Platinum Asset Management
- Type: Public
- Traded as: ASX: PTM S&P/ASX 300 component
- Industry: Investment management
- Founded: 1994; 32 years ago
- Founders: Kerr Neilson Andrew Clifford Elizabeth Norman Toby Harrop
- Headquarters: 7 Macquarie Place, Sydney, New South Wales, Australia
- Key people: Andrew Clifford (CEO)
- Products: Mutual Fund Hedge fund Listed investment company UCITS
- Revenue: A$252.67 million (FY 2022)
- Net income: A$101.49 million (FY 2022)
- AUM: A$17 billion (Q3 2022)
- Total assets: A$349.76 million (FY 2022)
- Total equity: A$323.56 million (FY 2022)
- Number of employees: 110 (Q2 2021)
- Website: platinum.com.au

= Platinum Asset Management =

Australian investment management firm

Platinum Asset Management Limited is an asset management company that has been publicly traded on the Australian Securities Exchange (ASX) since 2007 and is a constituent member of the S&P/ASX 300 index.

It has two ASX-listed investment companies, Platinum Capital Limited and Platinum Asia Investments Limited. In addition, it has three listed funds, Platinum International Fund, Platinum Asia Fund and Platinum Global Transition Fund (ASX: PGTX).

In 2015, the firm was ranked as the largest hedge fund group in Australia as well as the second largest in Asia-Pacific.

== History ==
In 1994, Platinum Asset Management was founded by Kerr Neilson and several others with the financial backing of George Soros. It was founded as a specialist company in international equities.

The success of the firm was attributed to the ability to transcend short-term market investment and focus on long-term returns; its strongest performance came between 2000 and 2002. In 2007, Platinum went public and was listed on the Australian Securities Exchange under the ticker: 'PTM'.

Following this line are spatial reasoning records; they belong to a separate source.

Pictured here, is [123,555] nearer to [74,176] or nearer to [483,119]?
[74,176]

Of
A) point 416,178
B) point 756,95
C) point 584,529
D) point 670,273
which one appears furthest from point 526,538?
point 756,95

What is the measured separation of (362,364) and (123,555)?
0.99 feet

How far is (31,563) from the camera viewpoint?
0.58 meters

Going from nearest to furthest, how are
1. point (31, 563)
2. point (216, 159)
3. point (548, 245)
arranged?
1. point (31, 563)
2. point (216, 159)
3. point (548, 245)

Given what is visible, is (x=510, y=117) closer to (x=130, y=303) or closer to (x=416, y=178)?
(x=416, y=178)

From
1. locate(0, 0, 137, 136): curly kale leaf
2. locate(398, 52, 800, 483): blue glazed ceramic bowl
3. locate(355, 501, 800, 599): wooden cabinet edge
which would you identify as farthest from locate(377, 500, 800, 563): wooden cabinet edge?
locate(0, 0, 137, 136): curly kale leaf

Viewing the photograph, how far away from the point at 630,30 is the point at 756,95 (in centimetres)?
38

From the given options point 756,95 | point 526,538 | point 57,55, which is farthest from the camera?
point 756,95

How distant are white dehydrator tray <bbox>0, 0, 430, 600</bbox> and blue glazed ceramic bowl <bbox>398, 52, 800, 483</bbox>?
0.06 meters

Poor results during the 2012 financial year resulted in a 16 per cent fall in net profit, mainly due to a 14 per cent reduction in investment income. As a result, Neilsen agreed to forego a performance bonus, an increase in his base salary, and neither granted himself nor exercised options.

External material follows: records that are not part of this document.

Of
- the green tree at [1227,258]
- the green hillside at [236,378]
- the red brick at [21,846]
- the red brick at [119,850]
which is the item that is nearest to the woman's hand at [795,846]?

In 2018, Neilson stepped down as chief executive officer and was replaced by Andrew Clifford who was another co-founder of the company. In November 2022, Neilson resigned from his position at the company's board of directors although he still remained the company's largest shareholder.

In February 2023, Neilson called for Clifford to resign citing the firm's poor performance and how Clifford shouldn't hold the role of both CEO and CIO simultaneously. In August that year, the board of directors announced that Clifford would step down from his role as CEO once a successor was found although he would remain as CIO.

On 8 September 2023, shares of Platinum Asset Management hit a record low of A$1.335 after more than A$900 million was pulled from its funds in August. According to a report by Barrenjoey Capital Partners, the company was in "severe organic decay".

On October 1, 2025, it was announced that First Maven Pty Ltd. had acquired the company through a reverse merger transaction.